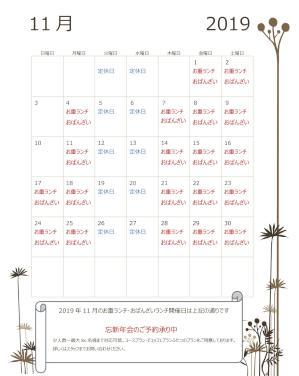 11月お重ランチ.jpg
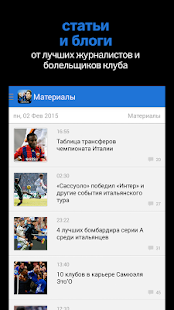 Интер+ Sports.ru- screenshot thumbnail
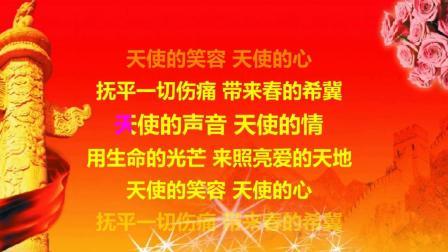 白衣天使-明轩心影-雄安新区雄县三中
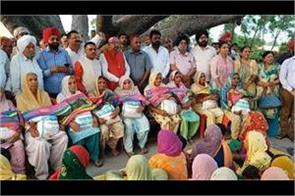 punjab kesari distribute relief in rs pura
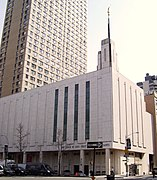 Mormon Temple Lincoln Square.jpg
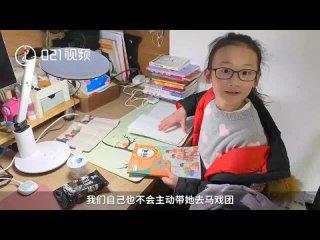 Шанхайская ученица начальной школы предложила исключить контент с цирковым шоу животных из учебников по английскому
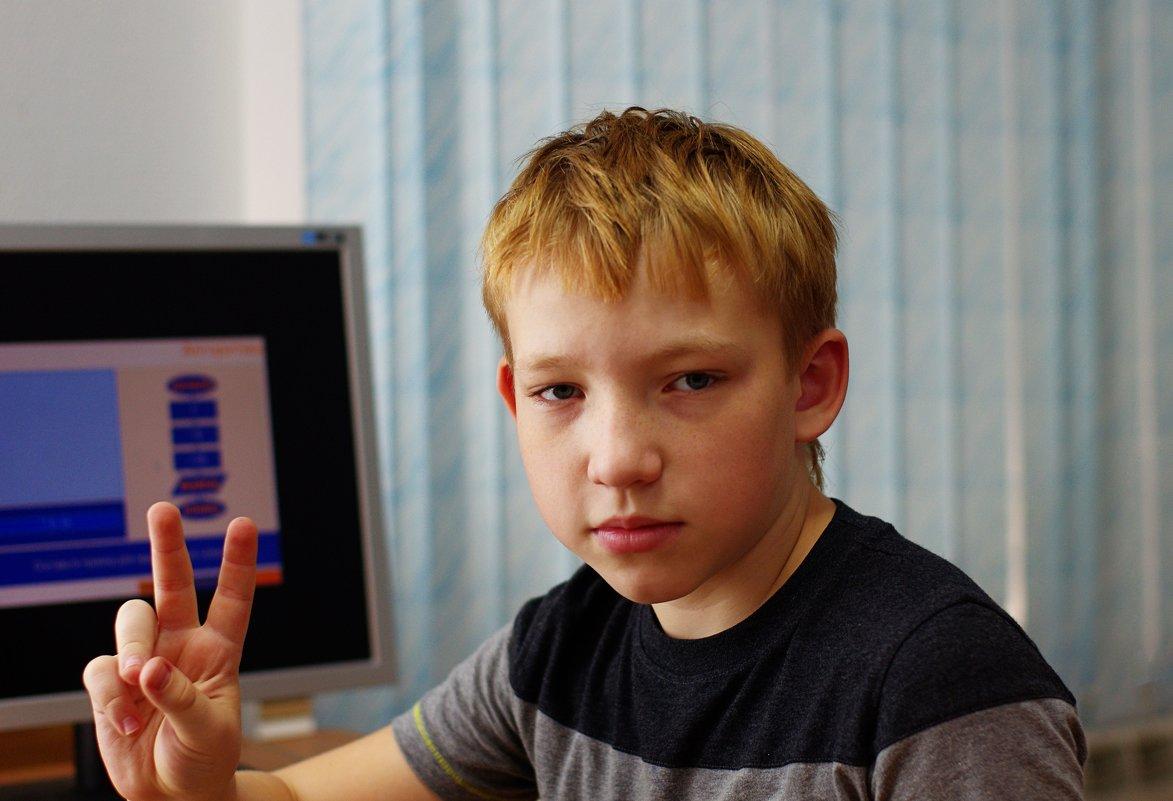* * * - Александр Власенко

*****

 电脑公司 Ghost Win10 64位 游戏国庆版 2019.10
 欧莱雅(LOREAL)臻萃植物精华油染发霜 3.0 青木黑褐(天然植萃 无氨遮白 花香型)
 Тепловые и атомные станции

*****

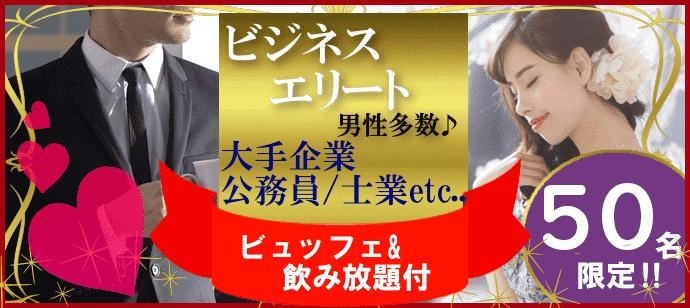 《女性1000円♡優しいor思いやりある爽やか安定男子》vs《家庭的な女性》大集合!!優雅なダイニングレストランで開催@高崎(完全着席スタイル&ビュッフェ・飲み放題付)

*****

**Problem:** What you write out is the stretch of entries from the line containing "Интер+ Sports.ru- screenshot thumbnail" to the line containing "- Александр Власенко", word for word, with both end lines and no pictures.

**Answer area:**
 Интер+ Sports.ru- screenshot thumbnail
 白衣天使-明轩心影-雄安新区雄县三中
 punjab kesari distribute relief in rs pura
 Mormon Temple Lincoln Square.jpg
 Шанхайская ученица начальной школы предложила исключить контент с цирковым шоу животных из учебников по английскому
* * * - Александр Власенко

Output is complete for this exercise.